- _THE REQUEST_
Retype exactly the line holding "How far from each" and each line that follows, down to the last one. Exclude pictures.

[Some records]

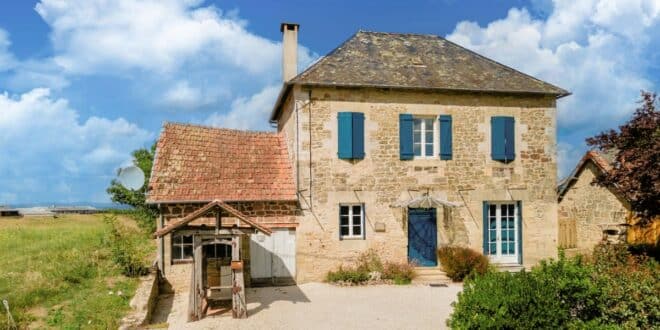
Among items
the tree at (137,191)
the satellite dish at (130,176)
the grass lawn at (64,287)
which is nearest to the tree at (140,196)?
the tree at (137,191)

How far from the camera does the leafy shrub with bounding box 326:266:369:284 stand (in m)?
12.2

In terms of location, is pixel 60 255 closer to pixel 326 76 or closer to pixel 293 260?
pixel 293 260

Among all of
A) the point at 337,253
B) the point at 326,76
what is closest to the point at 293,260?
the point at 337,253

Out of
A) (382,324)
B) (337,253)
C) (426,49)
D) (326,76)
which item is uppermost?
(426,49)

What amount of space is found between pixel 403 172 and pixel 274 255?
4245 mm

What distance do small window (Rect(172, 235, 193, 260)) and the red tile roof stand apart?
103cm

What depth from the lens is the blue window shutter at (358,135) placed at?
41.8ft

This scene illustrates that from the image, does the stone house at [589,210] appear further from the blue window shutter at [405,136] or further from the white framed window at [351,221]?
the white framed window at [351,221]

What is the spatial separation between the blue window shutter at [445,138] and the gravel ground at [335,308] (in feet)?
11.9

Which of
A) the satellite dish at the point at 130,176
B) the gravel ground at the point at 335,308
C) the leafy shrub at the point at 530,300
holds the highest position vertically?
the satellite dish at the point at 130,176

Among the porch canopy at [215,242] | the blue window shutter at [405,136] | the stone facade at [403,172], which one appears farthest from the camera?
the blue window shutter at [405,136]

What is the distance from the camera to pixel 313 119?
41.5 feet

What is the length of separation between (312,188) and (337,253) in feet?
6.23

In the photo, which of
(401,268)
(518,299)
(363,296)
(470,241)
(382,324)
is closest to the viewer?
(518,299)
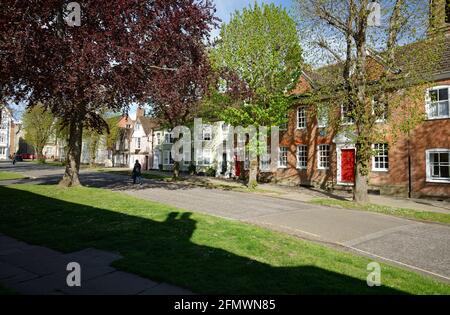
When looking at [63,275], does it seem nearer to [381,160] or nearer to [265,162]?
[381,160]

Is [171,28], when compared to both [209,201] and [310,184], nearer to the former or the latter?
[209,201]

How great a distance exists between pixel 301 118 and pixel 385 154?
7986 millimetres

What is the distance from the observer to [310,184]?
1102 inches

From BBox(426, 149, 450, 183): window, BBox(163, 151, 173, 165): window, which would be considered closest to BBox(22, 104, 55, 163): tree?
BBox(163, 151, 173, 165): window

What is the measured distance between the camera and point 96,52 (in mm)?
14547

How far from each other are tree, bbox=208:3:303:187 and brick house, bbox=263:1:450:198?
8.14ft

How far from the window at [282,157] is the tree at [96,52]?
46.9 feet

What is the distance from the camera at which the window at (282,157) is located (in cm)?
3062

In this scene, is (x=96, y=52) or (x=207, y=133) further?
(x=207, y=133)

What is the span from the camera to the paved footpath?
5125mm

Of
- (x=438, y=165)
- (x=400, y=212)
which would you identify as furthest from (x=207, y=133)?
(x=400, y=212)

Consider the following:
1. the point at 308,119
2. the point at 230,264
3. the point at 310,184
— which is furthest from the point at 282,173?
the point at 230,264

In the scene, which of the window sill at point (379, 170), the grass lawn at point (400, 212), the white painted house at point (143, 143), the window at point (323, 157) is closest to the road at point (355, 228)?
the grass lawn at point (400, 212)

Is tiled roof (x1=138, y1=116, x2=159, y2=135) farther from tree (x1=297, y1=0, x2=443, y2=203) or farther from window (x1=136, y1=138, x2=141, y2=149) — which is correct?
tree (x1=297, y1=0, x2=443, y2=203)
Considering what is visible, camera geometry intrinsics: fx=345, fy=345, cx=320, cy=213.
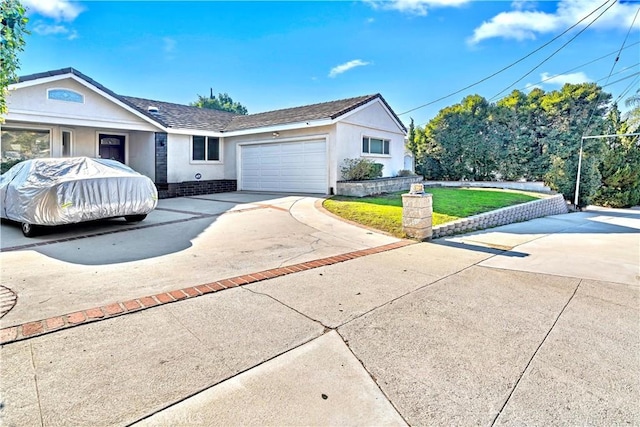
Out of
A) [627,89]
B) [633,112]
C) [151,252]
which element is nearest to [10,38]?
[151,252]

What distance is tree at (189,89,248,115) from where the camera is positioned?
132 ft

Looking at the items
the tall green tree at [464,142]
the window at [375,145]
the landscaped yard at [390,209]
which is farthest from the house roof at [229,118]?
the tall green tree at [464,142]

- _WRITTEN ANSWER_
How far from each other are tree, bbox=208:3:303:187 and brick house, bbox=263:1:450:198?
8.14ft

How far from the window at [282,157] is the tree at [96,52]?
46.9 feet

What is the distance from the camera at which the window at (282,157) is located (in cm)?
3062

In this scene, is (x=96, y=52) or (x=207, y=133) further?
(x=207, y=133)

What is the span from the camera to the paved footpath?
5125mm

Of
- (x=438, y=165)
- (x=400, y=212)
which would you identify as furthest from (x=207, y=133)?
(x=400, y=212)

Consider the following:
1. the point at 308,119
2. the point at 230,264
3. the point at 310,184
— which is furthest from the point at 282,173?
the point at 230,264

In the scene, which of the window sill at point (379, 170), the grass lawn at point (400, 212), the white painted house at point (143, 143), the window at point (323, 157) is closest to the road at point (355, 228)?
the grass lawn at point (400, 212)

Is tiled roof (x1=138, y1=116, x2=159, y2=135) farther from tree (x1=297, y1=0, x2=443, y2=203) or farther from window (x1=136, y1=138, x2=141, y2=149) — which is correct?
tree (x1=297, y1=0, x2=443, y2=203)
Considering what is visible, camera geometry intrinsics: fx=345, fy=345, cx=320, cy=213.
Out of
A) [627,89]
B) [633,112]
C) [151,252]
which element is nearest to [10,38]?
[151,252]

What distance is tree at (189,89,248,115) from where the camera is positioned?
132 ft

Looking at the items
the tall green tree at [464,142]
the window at [375,145]
the landscaped yard at [390,209]
which is farthest from the house roof at [229,118]?
the tall green tree at [464,142]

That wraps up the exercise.